Harper Adams University In Shropshire
Harper Adams University is a public university located close to the village of Edgmond (near Newport), in Shropshire, England. It is a specialist provider of higher education for the agricultural and rural sector.
Thomas Harper Adams, a wealthy Shropshire gentleman farmer who had died in 1892, bequeathed his estate ‘for the purpose of teaching practical and theoretical agriculture’. Harper Adams College opened in 1901; Headworth Foulkes was the first principal of the College and there were six students.
A specialist department was created in 1909 and the egg laying trials, which started in 1912, earned the College a wide following. In April 1915, the College was the first institution to provide courses for women in wartime farm work. The college contributed to the war effort by training disabled veterans in farm work, especially poultry husbandry. In 1916, women were allowed to enrol at the college on full-time courses for the first time and were to remain until after the Second World War, when priority of places went to discharged servicemen. The College was also instrumental in providing a wide range of wartime services, such as courses in tractor driving.
Approximately 200 staff and former students served in the forces in the First World War and 40 are known to have died; the college library was established after a successful fundraising appeal in 1921 as a memorial to the war dead. A board in the library listing the names (including those found in recent additional research) was dedicated in March 2015, crafted by Peter Nunn of the university estates department, while a new memorial garden was created outside the library.
The agricultural depression of the 1920s led to a drop in student numbers. In 1922 Charles Crowther became principal and efforts were taken to secure the college. The National Institute of Poultry Husbandry opened in 1926, bringing to Harper a high profile in areas of teaching and research. The College stayed open through the Second World War and, in 1939, the first land girls arrived.
Bill Price became Principal in 1946 and the Jubilee Hostel was opened in 1951. Price was replaced by Reginald Kenny in 1962 and, two years later, funding of the college passed from the Ministry of Agriculture to the Department of Education and Science. The first Higher National Diploma students were enrolled in 1969 and Tony Harris became principal in 1977. Degree courses were first introduced at Harper Adams in 1981, validated by the Open University. It was one of the earliest institutions to introduce a BSc sandwich course.
Student numbers passed 1000 for the first time in 1991. In 1994, three new residences were opened. Professor Wynn Jones became principal in 1996 and, in the same year, the Privy Council allowed Harper to award degrees. Harper gained the title of University College in 1988. In 2004, the college was awarded £2.1 million in funding to develop its work with rural businesses.
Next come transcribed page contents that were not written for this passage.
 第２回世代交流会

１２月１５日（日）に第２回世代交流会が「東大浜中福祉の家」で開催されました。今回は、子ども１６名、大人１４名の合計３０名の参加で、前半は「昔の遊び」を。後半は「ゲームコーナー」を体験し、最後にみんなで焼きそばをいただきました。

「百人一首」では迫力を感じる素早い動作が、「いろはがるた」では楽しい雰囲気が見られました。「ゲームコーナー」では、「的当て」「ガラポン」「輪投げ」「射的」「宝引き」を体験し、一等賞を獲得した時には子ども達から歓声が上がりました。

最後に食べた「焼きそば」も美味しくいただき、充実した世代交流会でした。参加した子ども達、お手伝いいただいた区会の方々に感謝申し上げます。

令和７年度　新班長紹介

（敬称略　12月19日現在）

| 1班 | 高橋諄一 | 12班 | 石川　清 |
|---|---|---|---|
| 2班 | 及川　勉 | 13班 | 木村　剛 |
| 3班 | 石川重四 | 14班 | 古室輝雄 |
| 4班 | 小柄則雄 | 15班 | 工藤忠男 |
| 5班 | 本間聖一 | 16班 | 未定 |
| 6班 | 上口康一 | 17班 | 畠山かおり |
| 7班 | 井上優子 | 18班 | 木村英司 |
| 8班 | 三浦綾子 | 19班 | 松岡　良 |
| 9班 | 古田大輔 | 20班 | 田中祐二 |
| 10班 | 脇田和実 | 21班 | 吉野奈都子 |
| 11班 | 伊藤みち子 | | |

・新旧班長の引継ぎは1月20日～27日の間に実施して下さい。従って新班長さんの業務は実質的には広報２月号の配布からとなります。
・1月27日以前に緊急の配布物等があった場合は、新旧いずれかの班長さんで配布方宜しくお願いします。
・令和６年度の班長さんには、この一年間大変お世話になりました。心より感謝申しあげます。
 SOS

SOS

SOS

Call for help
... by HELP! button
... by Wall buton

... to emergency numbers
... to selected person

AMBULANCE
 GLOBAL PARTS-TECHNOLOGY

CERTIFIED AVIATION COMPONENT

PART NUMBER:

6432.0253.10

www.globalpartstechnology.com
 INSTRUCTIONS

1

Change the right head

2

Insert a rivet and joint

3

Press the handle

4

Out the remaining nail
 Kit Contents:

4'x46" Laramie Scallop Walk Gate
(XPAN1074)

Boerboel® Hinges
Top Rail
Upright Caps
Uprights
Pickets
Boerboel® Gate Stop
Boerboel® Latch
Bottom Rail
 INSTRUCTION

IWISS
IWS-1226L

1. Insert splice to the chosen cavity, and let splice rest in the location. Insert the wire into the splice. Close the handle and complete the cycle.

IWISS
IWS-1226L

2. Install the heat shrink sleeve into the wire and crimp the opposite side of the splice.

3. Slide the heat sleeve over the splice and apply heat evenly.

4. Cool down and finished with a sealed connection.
Harper Adams gained the power to award its own research degrees in 2006, although the first PhD had been awarded through the Open University in 1989. Shortly after, a new Biomass Hall was opened.
In 2008, Harper Adams was awarded the title of ‘Best University College’ by The Sunday Times – the same title followed in 2009, 2010, 2011 and 2012. Harper Adams was also placed top for teaching quality by The Sunday Times.
In 2009, Dr David Llewellyn became principal and, shortly after, a new dairy unit and regional food academy were opened. In 2011, the Faccenda student centre opened, containing a gym, cafe, student hub and student services. The college has won a Renewable Energy Infrastructure Award and hosts an award winning anaerobic digestion facility, which was expected to offset the carbon emissions from the university three times over.
Harper Adams is a lead academic sponsor of the JCB Academy which opened in 2010. The JCB Academy was the first university technical college to be established in England. In 2012, Harper Adams was granted ‘university’ status, ending the institution’s long history of being a college and simultaneously signalling the beginning of a new era. The granting of university status represented the establishment of Shropshire’s first university.